His Madurai rally provided a study in symbolism. He arrived at the venue in a large van, fitted with huge cutouts of MGR and his late wife Janaki Ramachandran (who was chief minister for about a month after MGRs death). Vijaykant claimed she had gifted him the van.
If this was an attempt to put pressure on the chief minister, he quickly neutralised it by thanking her for the tight security arrangement made for his rally.
These conflicting signals have baffled the Opposition. None of the major Opposition parties ? the DMK, Congress and the Left ? has reacted to the formation of the DMDK. Even the BJP, which has decided to go it alone in the next Assembly polls, quickly lost its enthusiasm for Vijaykant.
On the other hand, PMK leader S. Ramadoss has said openly that actors turning politicians is an unhealthy trend.
The trend, however, has persisted in the state over the past five decades, with MGR and Jayalalithaa being the most prominent of the star-politicians.

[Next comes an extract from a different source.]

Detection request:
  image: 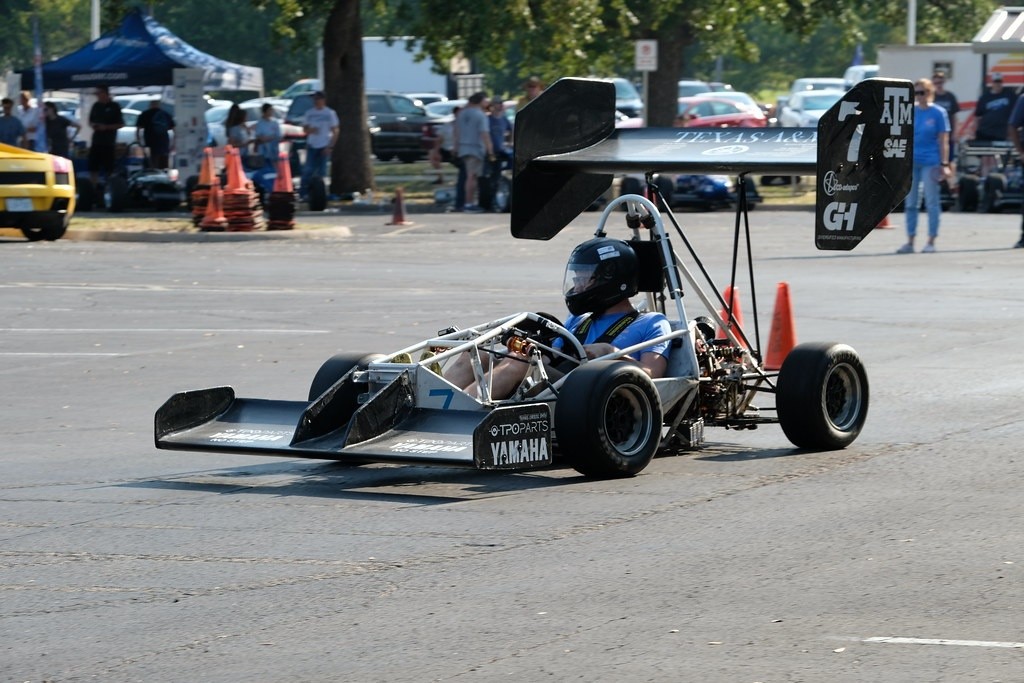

But MGR, unlike Vijaykant, had plunged into politics right from the beginning of his acting career as a theatre artiste ? something the new claimant to his legacy has never been.
MGR began with the desiyam of the Congress but soon joined the Dravidian movement ? leaving no one in any confusion about his ideological moorings at any stage of his political career.
He formed the ADMK after being expelled from the DMK and later brought Jayalalithaa into the party and coached her.
The greenhorn Vijaykant, who is banking heavily on his hundreds of fan clubs that can be turned into party units in no time, perhaps cannot take a clear ideological stand because the fans belong to many social and political groupings. This is a problem that, many believe, persuaded Tamil film star Rajnikant to keep out of active politics.